EXTRACTED MATERIAL:
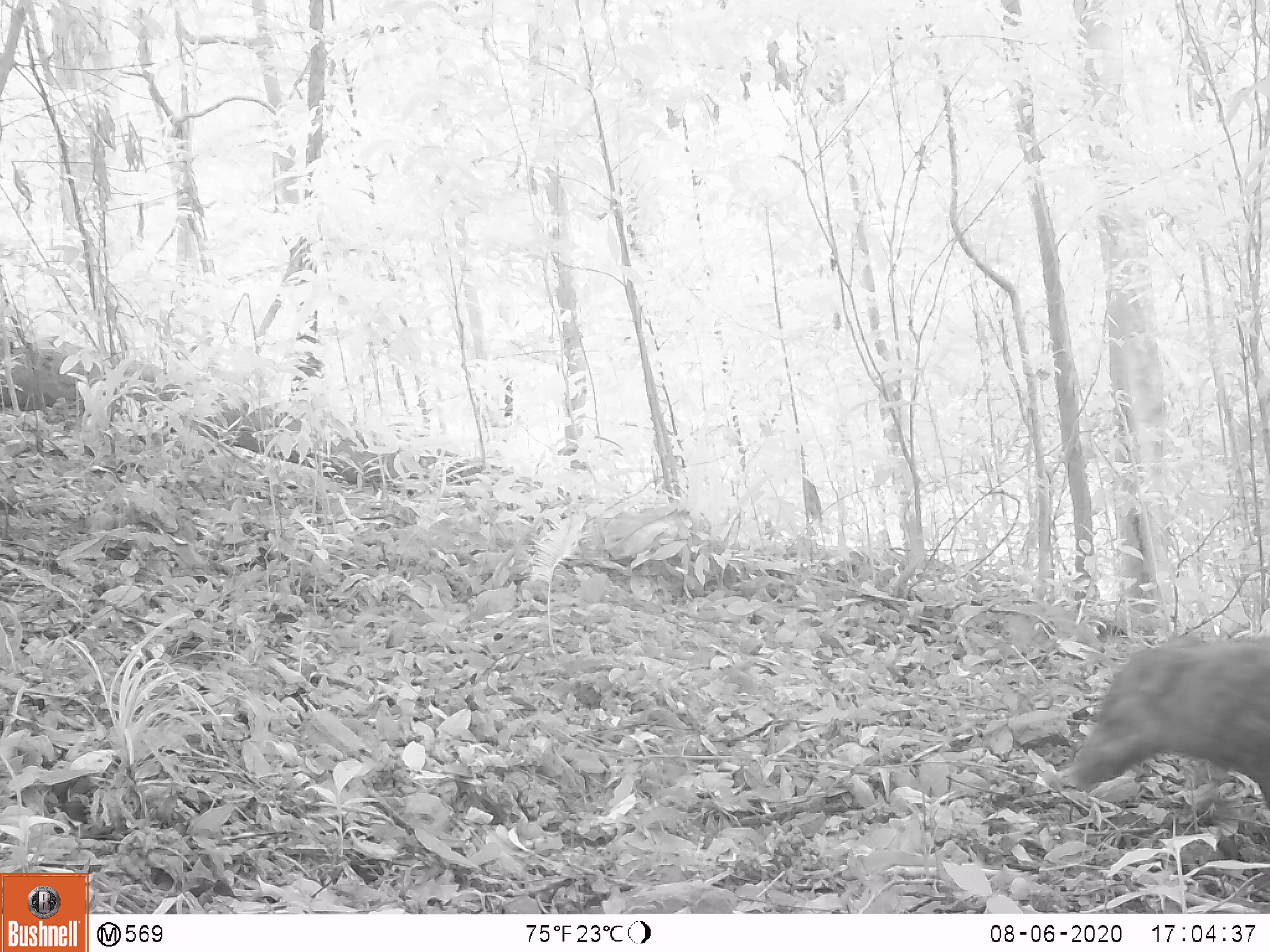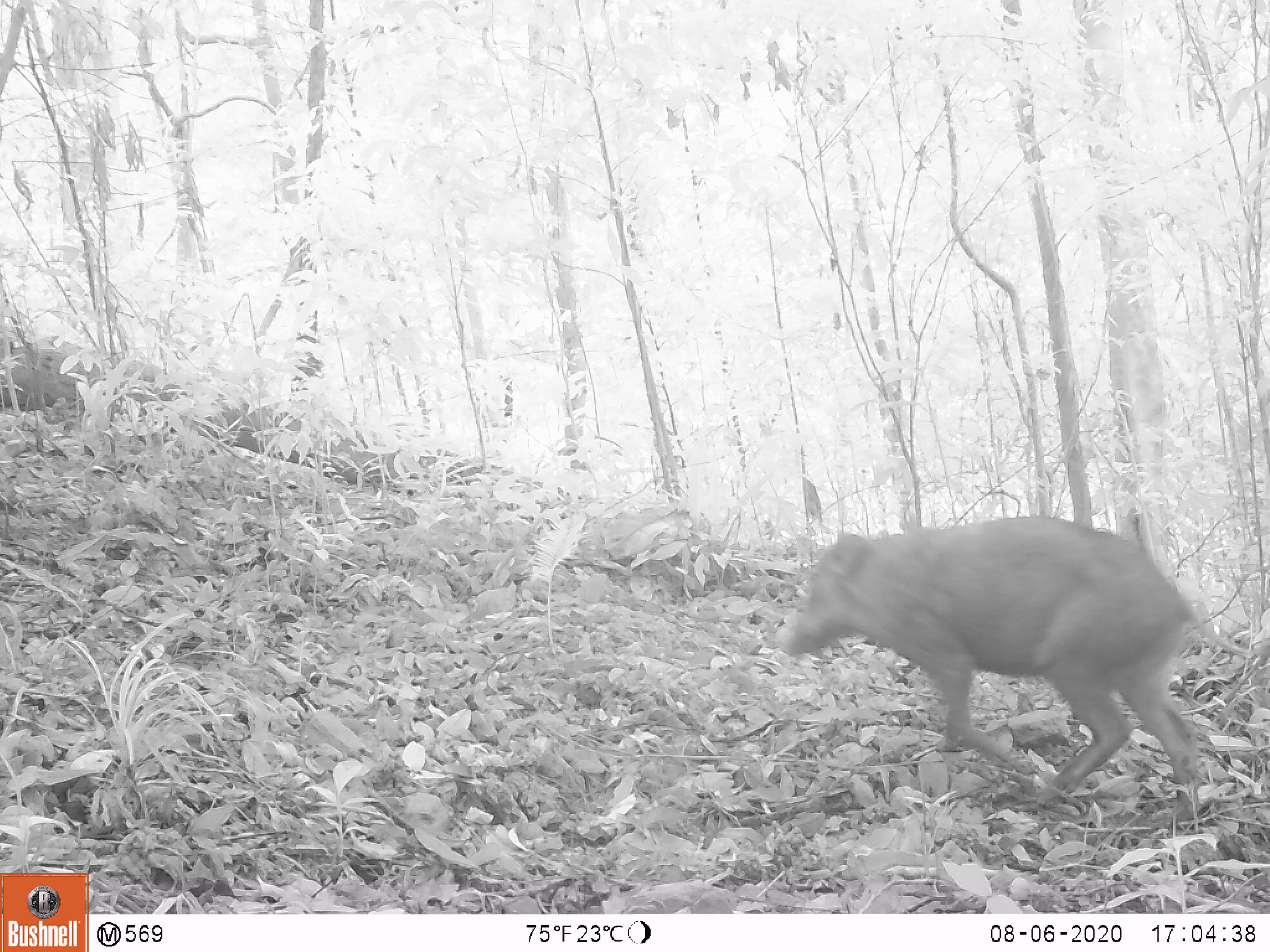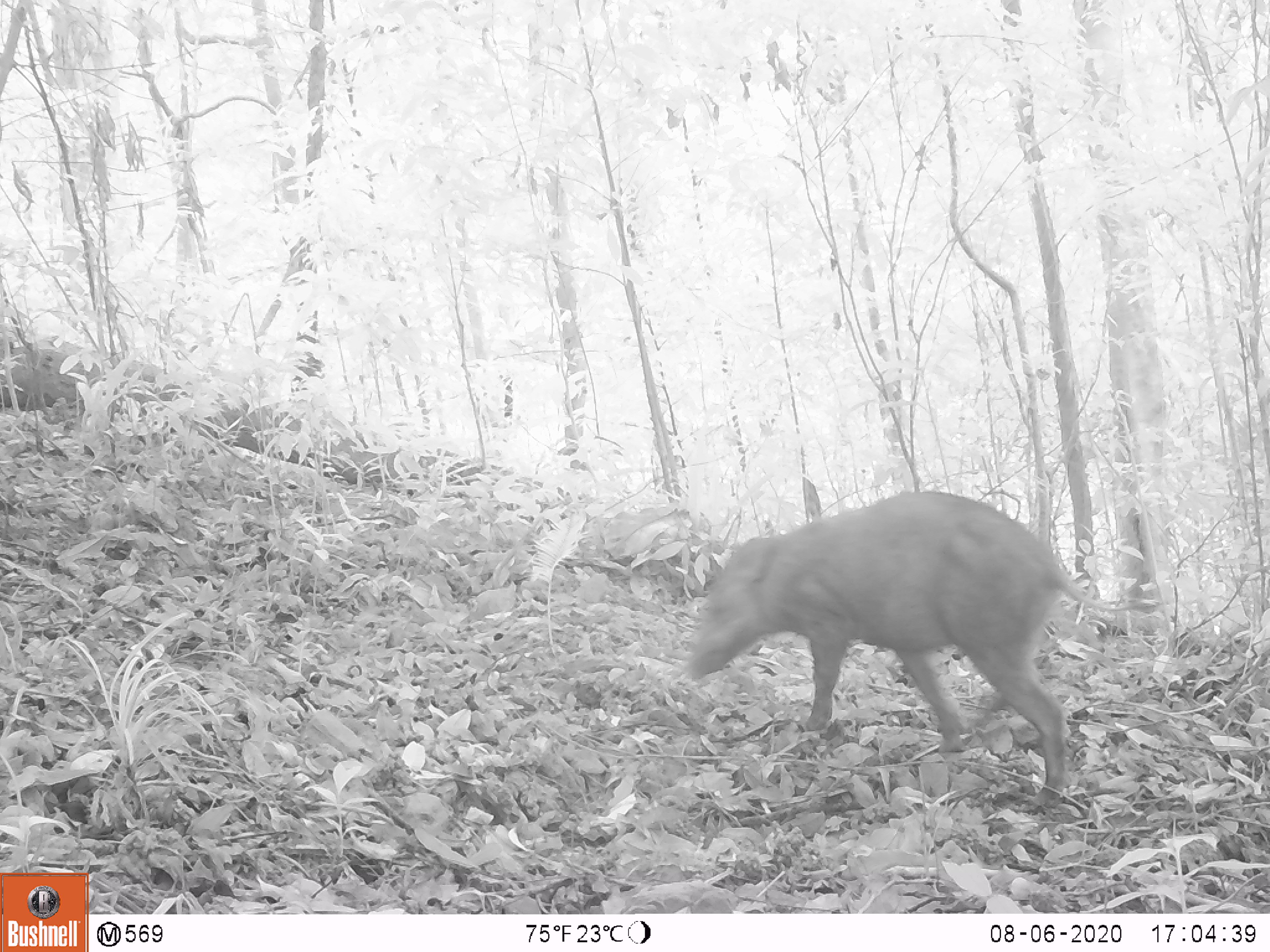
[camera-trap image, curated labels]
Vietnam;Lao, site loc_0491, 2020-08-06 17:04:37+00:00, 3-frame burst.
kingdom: Animalia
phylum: Chordata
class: Mammalia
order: Artiodactyla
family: Suidae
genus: Sus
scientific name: Sus scrofa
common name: eurasian wild pig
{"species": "eurasian wild pig (Sus scrofa)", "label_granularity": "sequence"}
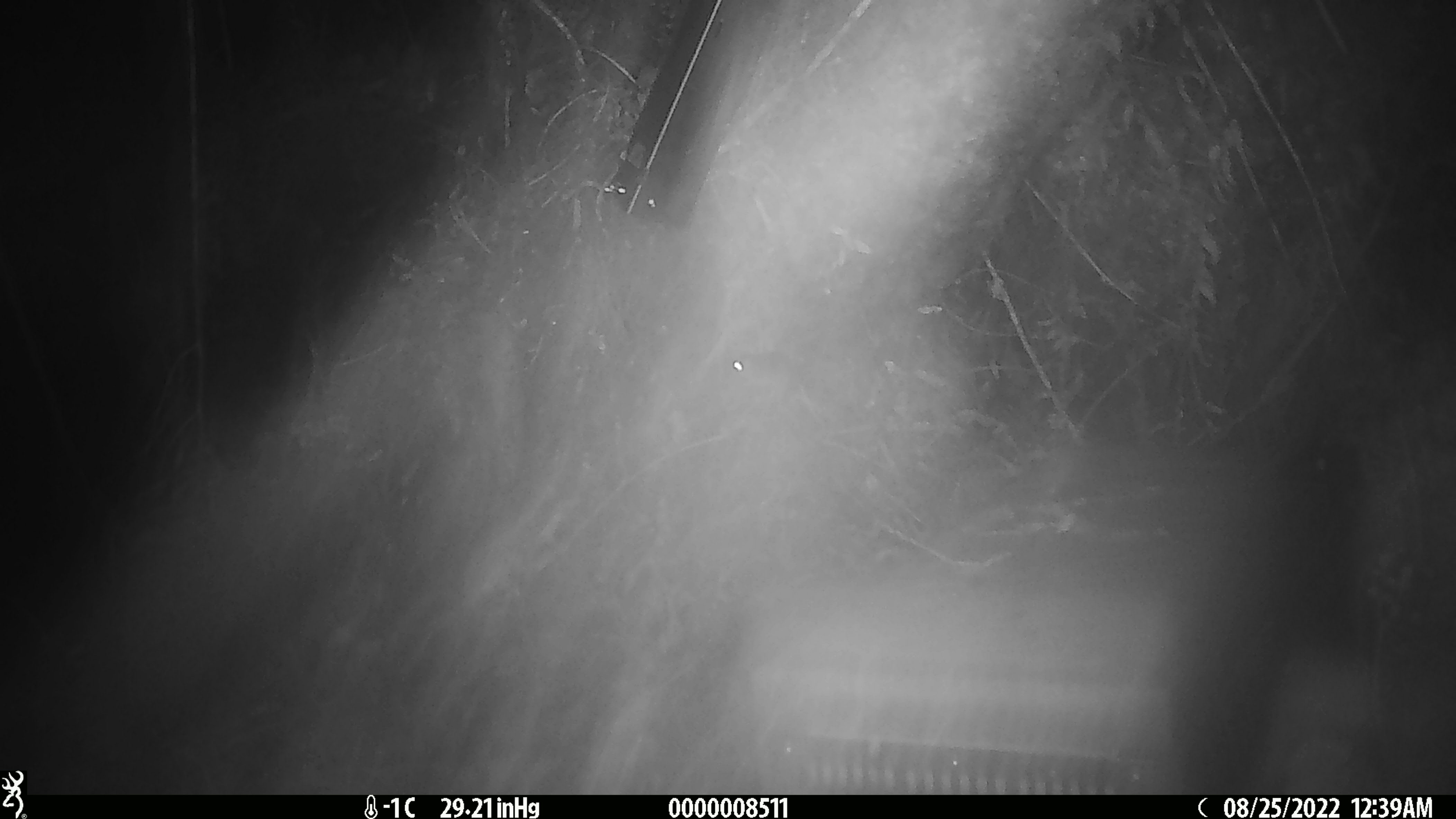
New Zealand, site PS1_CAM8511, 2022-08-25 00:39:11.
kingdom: Animalia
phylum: Chordata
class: Mammalia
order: Rodentia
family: Muridae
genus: Mus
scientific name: Mus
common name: mouse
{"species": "mouse (Mus)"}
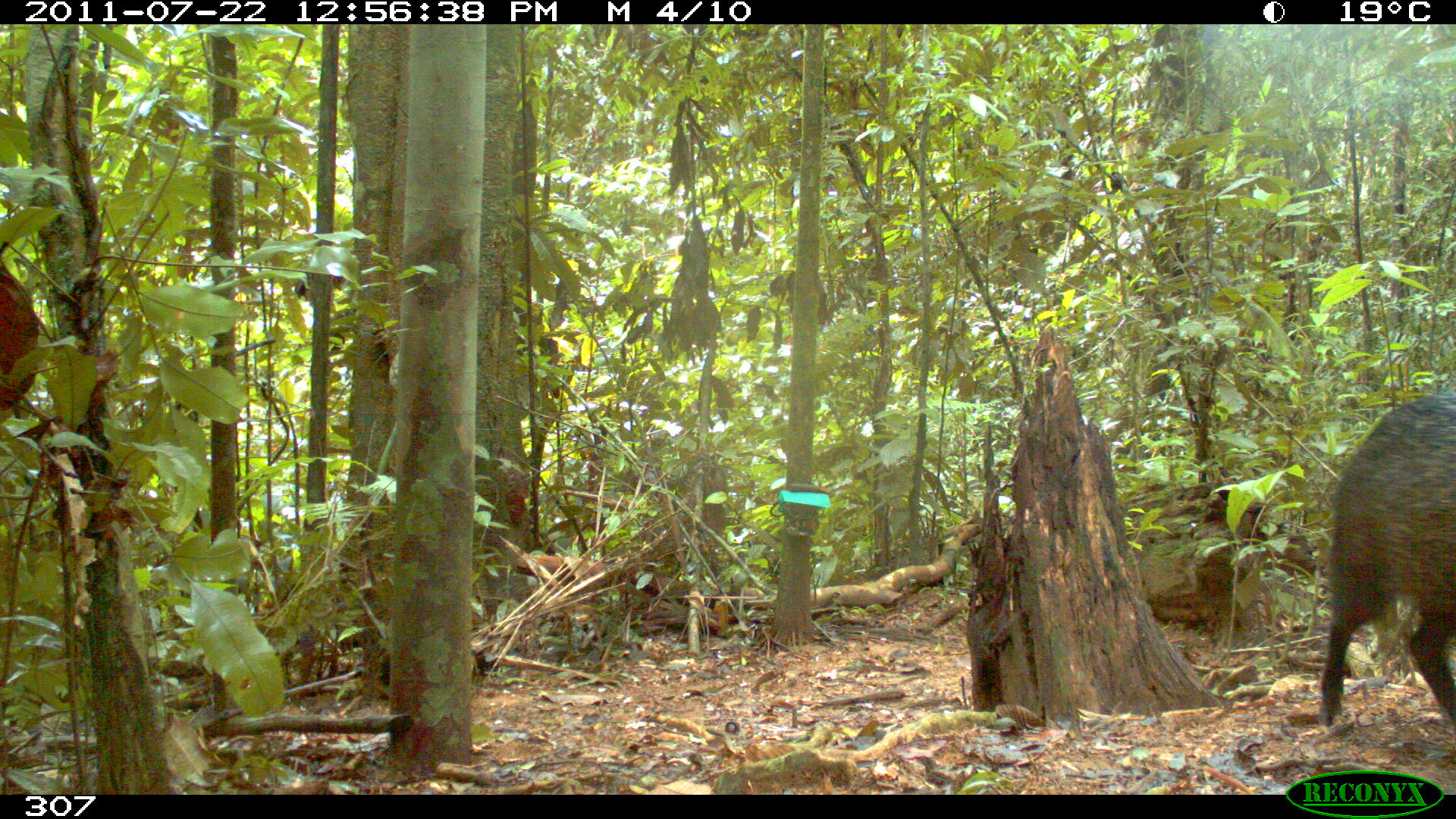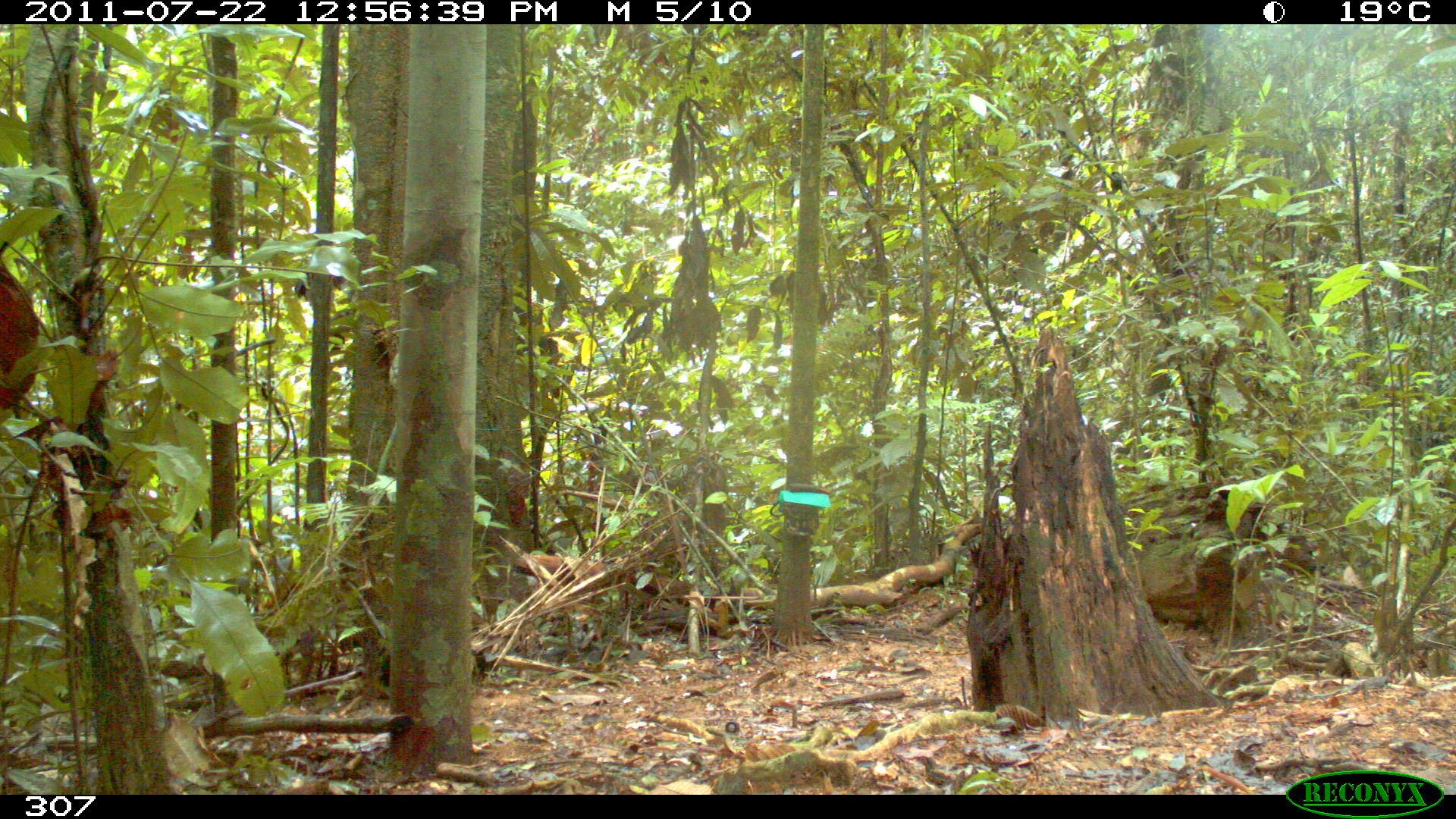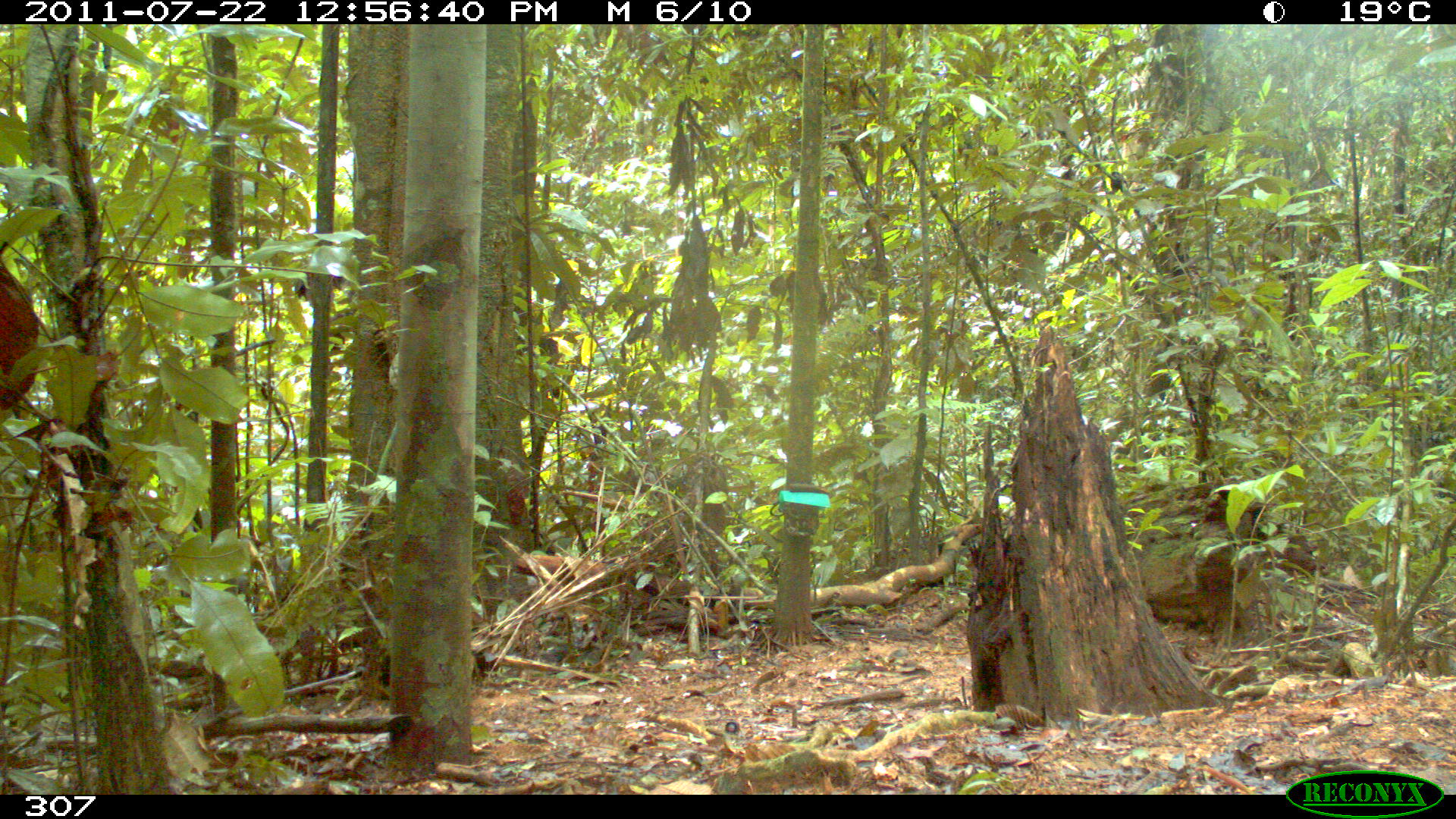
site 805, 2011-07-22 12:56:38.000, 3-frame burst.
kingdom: Animalia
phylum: Chordata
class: Mammalia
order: Artiodactyla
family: Tayassuidae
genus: Pecari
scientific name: Pecari tajacu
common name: collared peccary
Pecari tajacu (collared peccary).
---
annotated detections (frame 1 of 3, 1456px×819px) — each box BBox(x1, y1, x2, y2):
pecari tajacu: BBox(1322, 395, 1455, 721)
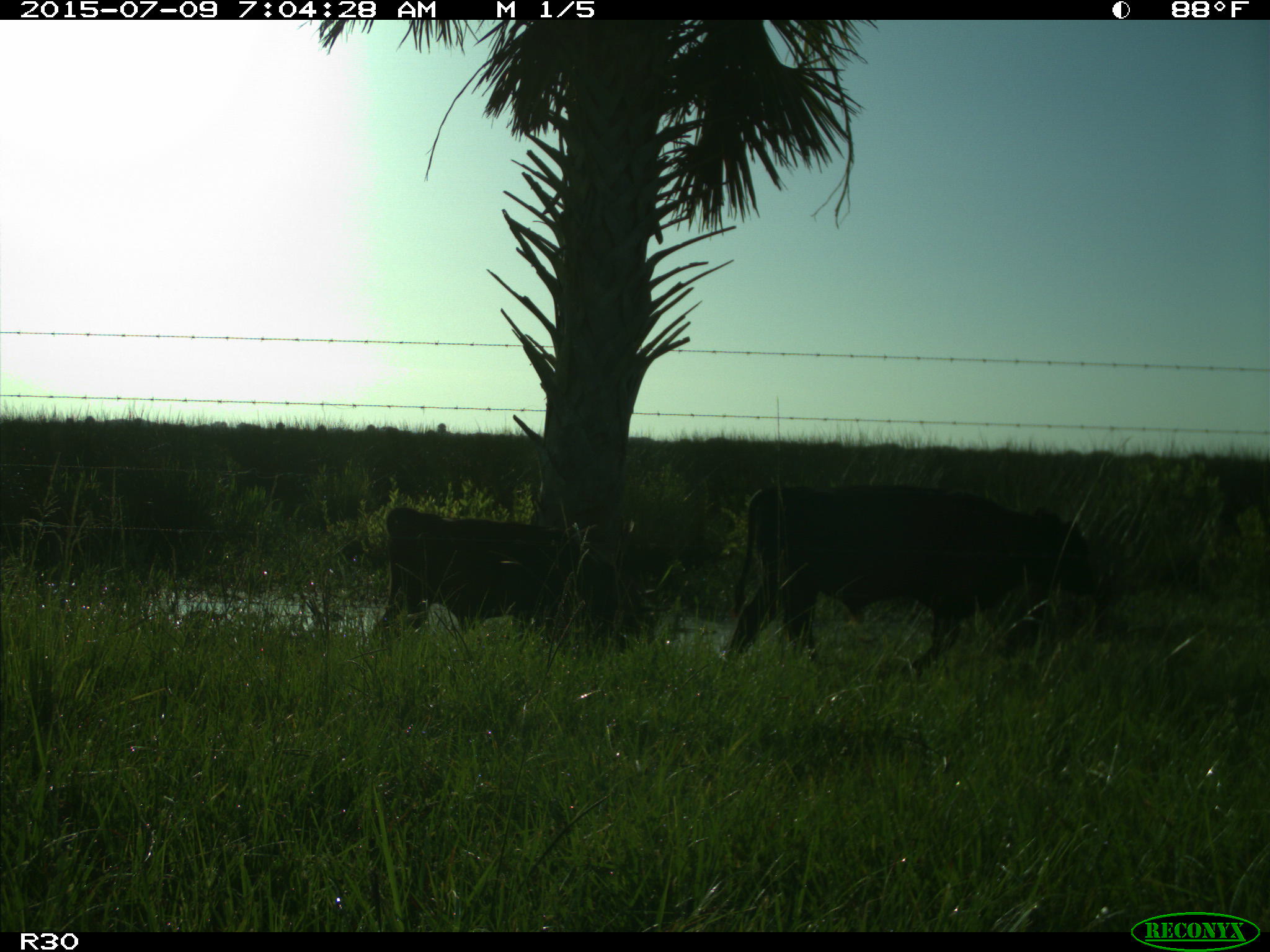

INSTRUCTIONS FOR THE TASK: The entire listing is to be printed exactly, with each picture omitted.

FINAL ANSWER:
[camera-trap image, curated labels]
Vietnam;Lao, site loc_0491, 2020-08-06 17:04:37+00:00, 3-frame burst.
kingdom: Animalia
phylum: Chordata
class: Mammalia
order: Artiodactyla
family: Suidae
genus: Sus
scientific name: Sus scrofa
common name: eurasian wild pig
{"species": "eurasian wild pig (Sus scrofa)", "label_granularity": "sequence"}
New Zealand, site PS1_CAM8511, 2022-08-25 00:39:11.
kingdom: Animalia
phylum: Chordata
class: Mammalia
order: Rodentia
family: Muridae
genus: Mus
scientific name: Mus
common name: mouse
{"species": "mouse (Mus)"}
site 805, 2011-07-22 12:56:38.000, 3-frame burst.
kingdom: Animalia
phylum: Chordata
class: Mammalia
order: Artiodactyla
family: Tayassuidae
genus: Pecari
scientific name: Pecari tajacu
common name: collared peccary
Pecari tajacu (collared peccary).
---
annotated detections (frame 1 of 3, 1456px×819px) — each box BBox(x1, y1, x2, y2):
pecari tajacu: BBox(1322, 395, 1455, 721)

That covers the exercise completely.